- **What the task requires**
All entries should be printed precisely as written.

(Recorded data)
++++++++++++++++++++

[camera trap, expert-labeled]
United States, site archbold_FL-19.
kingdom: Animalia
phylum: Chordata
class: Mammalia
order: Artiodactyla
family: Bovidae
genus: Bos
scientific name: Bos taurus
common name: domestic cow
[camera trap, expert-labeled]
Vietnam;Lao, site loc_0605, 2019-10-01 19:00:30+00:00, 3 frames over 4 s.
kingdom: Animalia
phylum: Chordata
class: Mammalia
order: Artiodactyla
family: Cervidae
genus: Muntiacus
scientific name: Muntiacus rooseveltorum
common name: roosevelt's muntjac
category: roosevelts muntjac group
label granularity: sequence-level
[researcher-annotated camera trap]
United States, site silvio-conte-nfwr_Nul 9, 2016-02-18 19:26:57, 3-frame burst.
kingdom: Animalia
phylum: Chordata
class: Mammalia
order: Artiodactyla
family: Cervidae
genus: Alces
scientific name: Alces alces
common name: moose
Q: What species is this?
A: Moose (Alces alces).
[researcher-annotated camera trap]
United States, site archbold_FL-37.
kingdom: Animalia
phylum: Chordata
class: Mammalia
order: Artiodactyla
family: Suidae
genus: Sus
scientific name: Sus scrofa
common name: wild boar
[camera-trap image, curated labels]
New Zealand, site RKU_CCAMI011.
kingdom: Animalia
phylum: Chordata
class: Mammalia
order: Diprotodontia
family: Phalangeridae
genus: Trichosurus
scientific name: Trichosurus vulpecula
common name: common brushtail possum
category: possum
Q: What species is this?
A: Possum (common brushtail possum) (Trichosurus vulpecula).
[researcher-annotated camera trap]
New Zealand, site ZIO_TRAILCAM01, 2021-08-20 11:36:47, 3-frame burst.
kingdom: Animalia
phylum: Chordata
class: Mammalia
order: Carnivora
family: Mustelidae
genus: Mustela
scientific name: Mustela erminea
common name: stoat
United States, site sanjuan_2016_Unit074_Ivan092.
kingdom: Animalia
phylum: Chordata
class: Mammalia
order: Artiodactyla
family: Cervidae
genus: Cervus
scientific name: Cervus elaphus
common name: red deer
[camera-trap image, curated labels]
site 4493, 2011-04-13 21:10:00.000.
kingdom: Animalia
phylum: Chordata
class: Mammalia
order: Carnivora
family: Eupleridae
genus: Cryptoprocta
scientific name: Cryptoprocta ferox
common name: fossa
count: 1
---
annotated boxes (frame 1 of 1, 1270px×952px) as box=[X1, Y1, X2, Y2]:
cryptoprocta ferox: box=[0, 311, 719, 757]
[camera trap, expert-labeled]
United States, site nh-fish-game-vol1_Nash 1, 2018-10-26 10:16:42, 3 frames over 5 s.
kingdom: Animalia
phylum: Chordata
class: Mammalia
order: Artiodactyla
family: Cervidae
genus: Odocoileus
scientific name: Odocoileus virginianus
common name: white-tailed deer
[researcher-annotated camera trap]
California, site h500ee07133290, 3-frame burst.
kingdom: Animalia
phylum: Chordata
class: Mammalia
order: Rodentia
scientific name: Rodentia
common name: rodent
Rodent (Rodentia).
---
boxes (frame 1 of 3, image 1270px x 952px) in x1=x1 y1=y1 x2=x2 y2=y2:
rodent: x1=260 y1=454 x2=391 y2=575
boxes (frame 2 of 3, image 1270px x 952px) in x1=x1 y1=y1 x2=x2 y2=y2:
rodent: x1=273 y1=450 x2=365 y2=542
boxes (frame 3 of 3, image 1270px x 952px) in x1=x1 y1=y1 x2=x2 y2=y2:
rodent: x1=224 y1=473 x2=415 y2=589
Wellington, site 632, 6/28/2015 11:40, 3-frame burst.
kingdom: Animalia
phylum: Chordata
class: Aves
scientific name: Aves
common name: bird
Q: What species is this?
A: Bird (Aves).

++++++++++++++++++++

- **Finished exercise**
[camera trap, expert-labeled]
United States, site archbold_FL-19.
kingdom: Animalia
phylum: Chordata
class: Mammalia
order: Artiodactyla
family: Bovidae
genus: Bos
scientific name: Bos taurus
common name: domestic cow
[camera trap, expert-labeled]
Vietnam;Lao, site loc_0605, 2019-10-01 19:00:30+00:00, 3 frames over 4 s.
kingdom: Animalia
phylum: Chordata
class: Mammalia
order: Artiodactyla
family: Cervidae
genus: Muntiacus
scientific name: Muntiacus rooseveltorum
common name: roosevelt's muntjac
category: roosevelts muntjac group
label granularity: sequence-level
[researcher-annotated camera trap]
United States, site silvio-conte-nfwr_Nul 9, 2016-02-18 19:26:57, 3-frame burst.
kingdom: Animalia
phylum: Chordata
class: Mammalia
order: Artiodactyla
family: Cervidae
genus: Alces
scientific name: Alces alces
common name: moose
Q: What species is this?
A: Moose (Alces alces).
[researcher-annotated camera trap]
United States, site archbold_FL-37.
kingdom: Animalia
phylum: Chordata
class: Mammalia
order: Artiodactyla
family: Suidae
genus: Sus
scientific name: Sus scrofa
common name: wild boar
[camera-trap image, curated labels]
New Zealand, site RKU_CCAMI011.
kingdom: Animalia
phylum: Chordata
class: Mammalia
order: Diprotodontia
family: Phalangeridae
genus: Trichosurus
scientific name: Trichosurus vulpecula
common name: common brushtail possum
category: possum
Q: What species is this?
A: Possum (common brushtail possum) (Trichosurus vulpecula).
[researcher-annotated camera trap]
New Zealand, site ZIO_TRAILCAM01, 2021-08-20 11:36:47, 3-frame burst.
kingdom: Animalia
phylum: Chordata
class: Mammalia
order: Carnivora
family: Mustelidae
genus: Mustela
scientific name: Mustela erminea
common name: stoat
United States, site sanjuan_2016_Unit074_Ivan092.
kingdom: Animalia
phylum: Chordata
class: Mammalia
order: Artiodactyla
family: Cervidae
genus: Cervus
scientific name: Cervus elaphus
common name: red deer
[camera-trap image, curated labels]
site 4493, 2011-04-13 21:10:00.000.
kingdom: Animalia
phylum: Chordata
class: Mammalia
order: Carnivora
family: Eupleridae
genus: Cryptoprocta
scientific name: Cryptoprocta ferox
common name: fossa
count: 1
---
annotated boxes (frame 1 of 1, 1270px×952px) as box=[X1, Y1, X2, Y2]:
cryptoprocta ferox: box=[0, 311, 719, 757]
[camera trap, expert-labeled]
United States, site nh-fish-game-vol1_Nash 1, 2018-10-26 10:16:42, 3 frames over 5 s.
kingdom: Animalia
phylum: Chordata
class: Mammalia
order: Artiodactyla
family: Cervidae
genus: Odocoileus
scientific name: Odocoileus virginianus
common name: white-tailed deer
[researcher-annotated camera trap]
California, site h500ee07133290, 3-frame burst.
kingdom: Animalia
phylum: Chordata
class: Mammalia
order: Rodentia
scientific name: Rodentia
common name: rodent
Rodent (Rodentia).
---
boxes (frame 1 of 3, image 1270px x 952px) in x1=x1 y1=y1 x2=x2 y2=y2:
rodent: x1=260 y1=454 x2=391 y2=575
boxes (frame 2 of 3, image 1270px x 952px) in x1=x1 y1=y1 x2=x2 y2=y2:
rodent: x1=273 y1=450 x2=365 y2=542
boxes (frame 3 of 3, image 1270px x 952px) in x1=x1 y1=y1 x2=x2 y2=y2:
rodent: x1=224 y1=473 x2=415 y2=589
Wellington, site 632, 6/28/2015 11:40, 3-frame burst.
kingdom: Animalia
phylum: Chordata
class: Aves
scientific name: Aves
common name: bird
Q: What species is this?
A: Bird (Aves).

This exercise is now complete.